▶ Texte retenu:
Certaines variétés de féverole de printemps, contrairement à celles d’hiver, présentent une faible teneur en vicine-convicine. Ce facteur antinutritionnel entraîne une diminution de la digestibilité de la féverole chez les monogastriques, affectant par exemple les performances de ponte chez les poules pondeuses. En alimentation humaine, une exposition à ce facteur peut entraîner une hémolyse aiguë pour les personnes atteintes de favisme. Pour ces débouchés en alimentation animale et notamment en volailles, majoritaires en bio et en alimentation humaine, l’intérêt de ces variétés de féverole de printemps est réel.

Sensibilité à la floraison

Des difficultés à les produire durablement sont cependant constatées du fait d’une hausse tendancielle des stress hydrique et thermique à la floraison. L’effet des fortes températures sur leur rendement devient significatif à partir de plusieurs jours au-delà de 25 °C. La féverole est aussi très sensible au manque d’eau à floraison.

▶ Consignes:
a. D'après le texte sur la féverole de printemps, répondez aux questions suivantes :
(i) Quelle teneur en vicine-convicine présentent certaines variétés de féverole de printemps ?
(ii) Chez quelles volailles les performances de ponte sont-elles données en exemple ?
(iii) À partir de quand l'effet des fortes températures sur le rendement devient-il significatif ?
b. Réécrivez le passage du texte sur la féverole de printemps qui commence par « Des difficultés à » et se termine après « d’eau à floraison. », en remplaçant « fortes températures » par « températures élevées ».

▶ Données fournies:
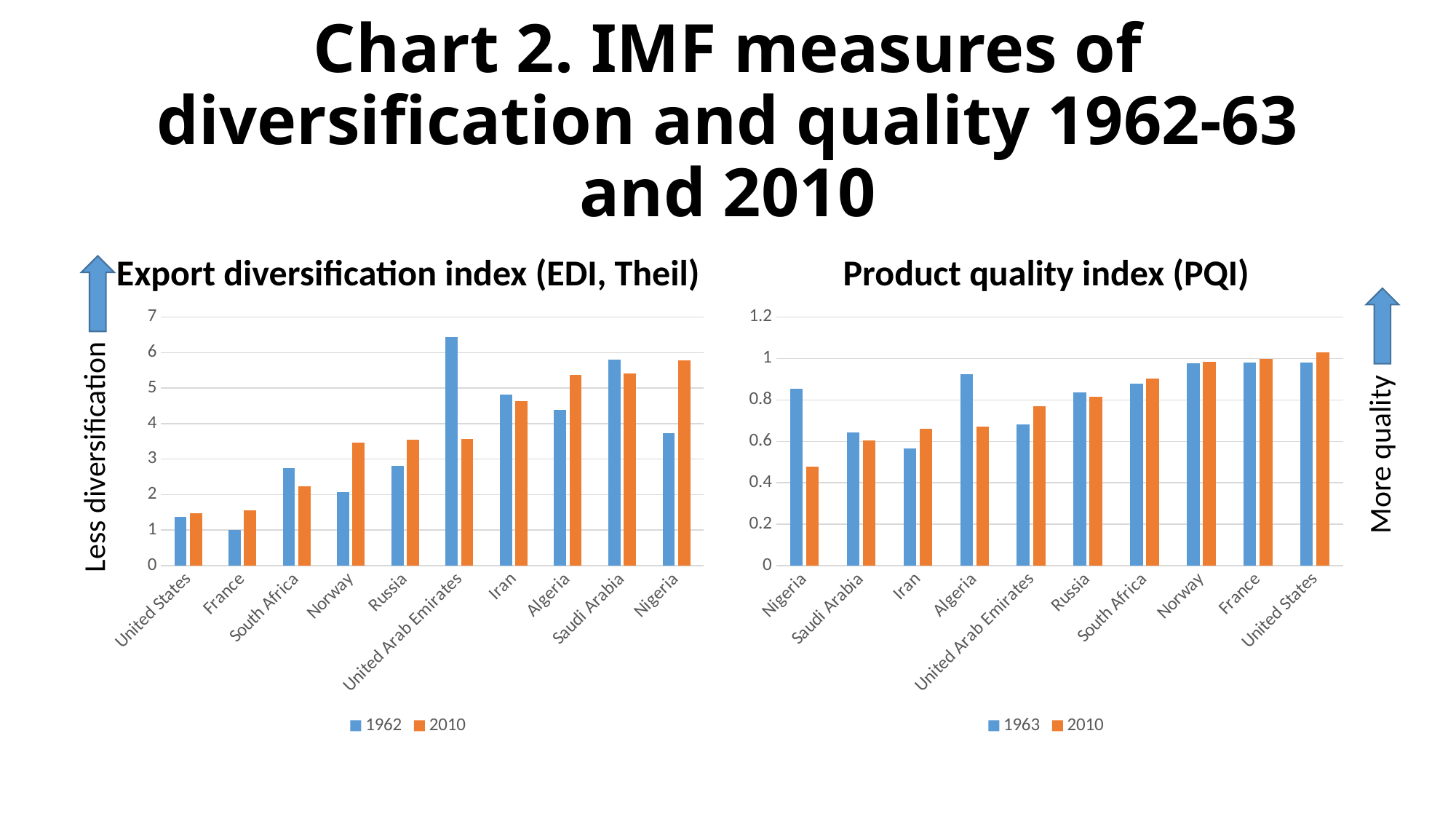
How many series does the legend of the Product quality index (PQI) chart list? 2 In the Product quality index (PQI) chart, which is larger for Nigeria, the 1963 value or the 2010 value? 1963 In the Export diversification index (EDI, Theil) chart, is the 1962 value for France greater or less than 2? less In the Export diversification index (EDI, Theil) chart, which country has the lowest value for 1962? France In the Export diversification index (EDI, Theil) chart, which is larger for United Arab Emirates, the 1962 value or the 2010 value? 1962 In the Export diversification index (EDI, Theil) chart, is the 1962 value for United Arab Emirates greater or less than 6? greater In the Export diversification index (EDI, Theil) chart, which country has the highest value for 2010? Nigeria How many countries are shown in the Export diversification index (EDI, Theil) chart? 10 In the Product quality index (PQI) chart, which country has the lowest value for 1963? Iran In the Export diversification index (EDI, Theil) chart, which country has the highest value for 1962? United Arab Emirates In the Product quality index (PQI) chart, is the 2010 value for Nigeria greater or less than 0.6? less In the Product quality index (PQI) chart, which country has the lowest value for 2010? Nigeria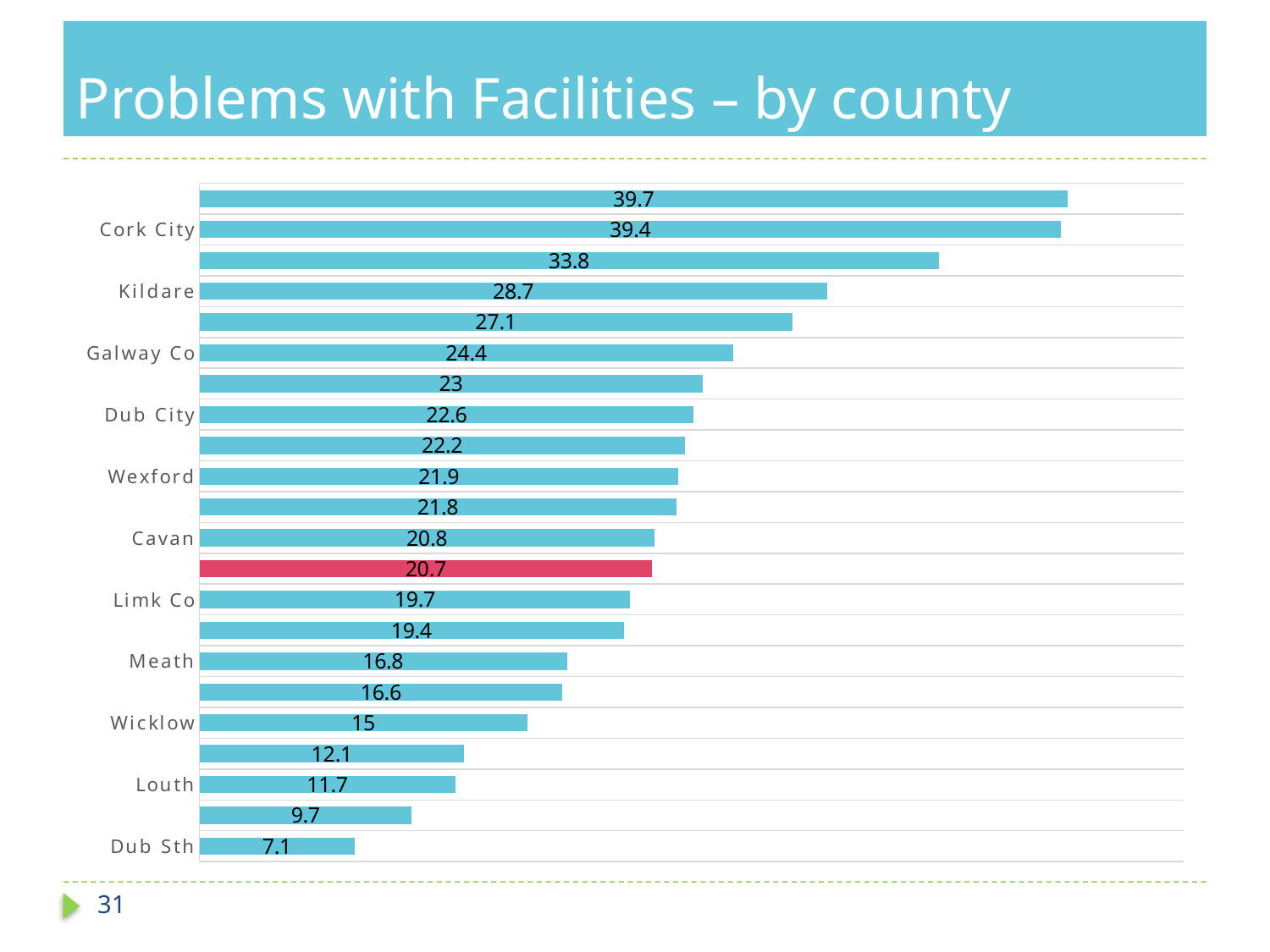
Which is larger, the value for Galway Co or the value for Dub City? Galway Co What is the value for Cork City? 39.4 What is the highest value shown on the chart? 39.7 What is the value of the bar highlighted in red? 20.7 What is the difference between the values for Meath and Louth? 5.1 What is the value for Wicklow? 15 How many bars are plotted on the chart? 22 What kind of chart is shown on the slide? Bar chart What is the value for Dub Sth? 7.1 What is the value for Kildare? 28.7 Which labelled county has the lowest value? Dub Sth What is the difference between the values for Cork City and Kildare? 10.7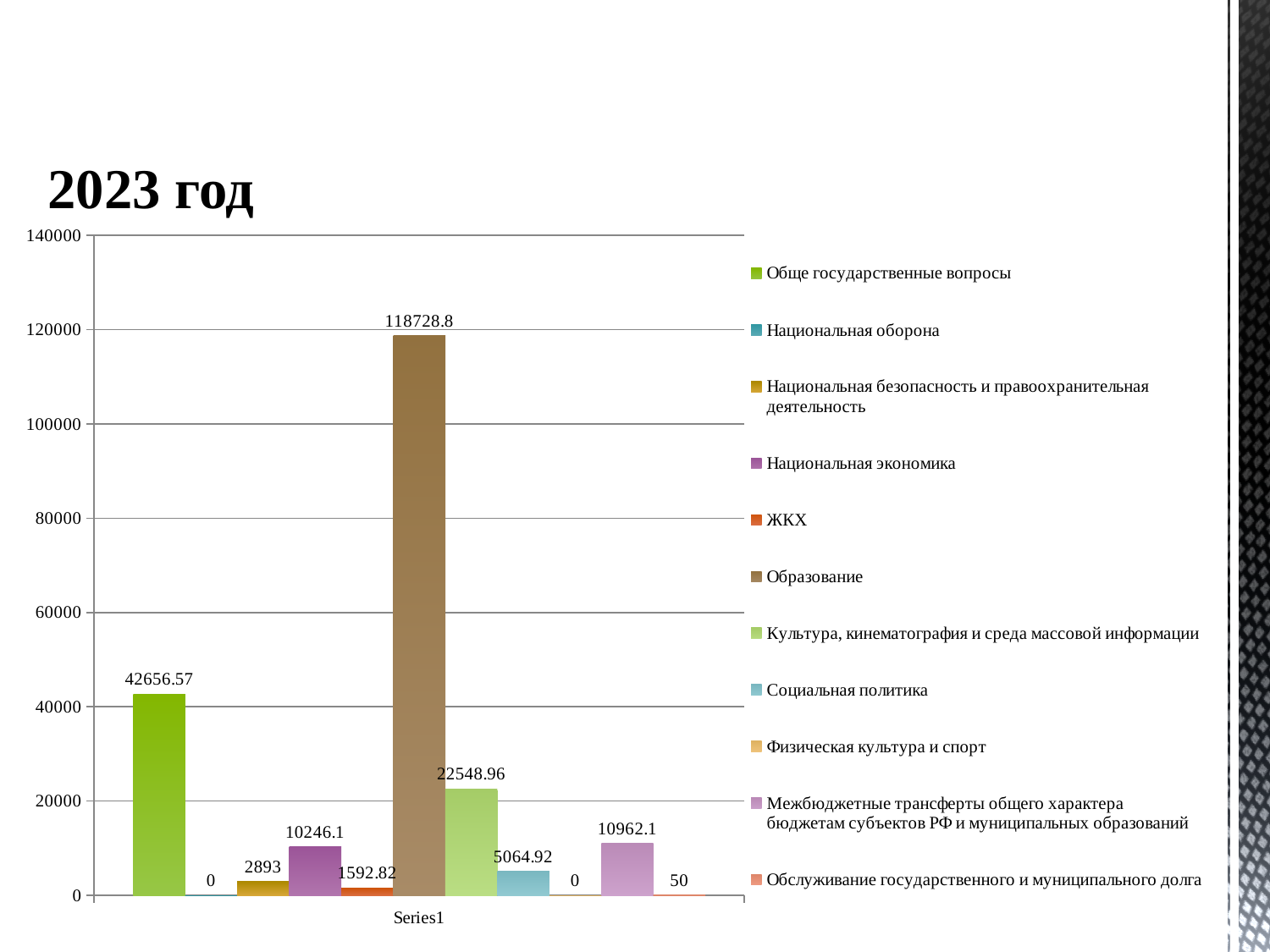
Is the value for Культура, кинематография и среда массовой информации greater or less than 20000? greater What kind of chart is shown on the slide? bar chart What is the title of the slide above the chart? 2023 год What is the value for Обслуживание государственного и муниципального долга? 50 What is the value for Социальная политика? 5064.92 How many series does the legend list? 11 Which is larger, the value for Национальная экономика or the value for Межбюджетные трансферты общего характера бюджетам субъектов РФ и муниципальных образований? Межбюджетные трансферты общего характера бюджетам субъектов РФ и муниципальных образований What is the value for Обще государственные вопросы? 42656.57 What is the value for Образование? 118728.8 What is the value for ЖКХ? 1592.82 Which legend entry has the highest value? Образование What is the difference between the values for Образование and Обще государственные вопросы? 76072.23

▶ Réponses numérotées:
a.
(i) Une faible teneur.
(ii) Chez les poules pondeuses.
(iii) À partir de plusieurs jours au-delà de 25 °C.

b.
Des difficultés à les produire durablement sont cependant constatées du fait d’une hausse tendancielle des stress hydrique et thermique à la floraison. L’effet des températures élevées sur leur rendement devient significatif à partir de plusieurs jours au-delà de 25 °C. La féverole est aussi très sensible au manque d’eau à floraison.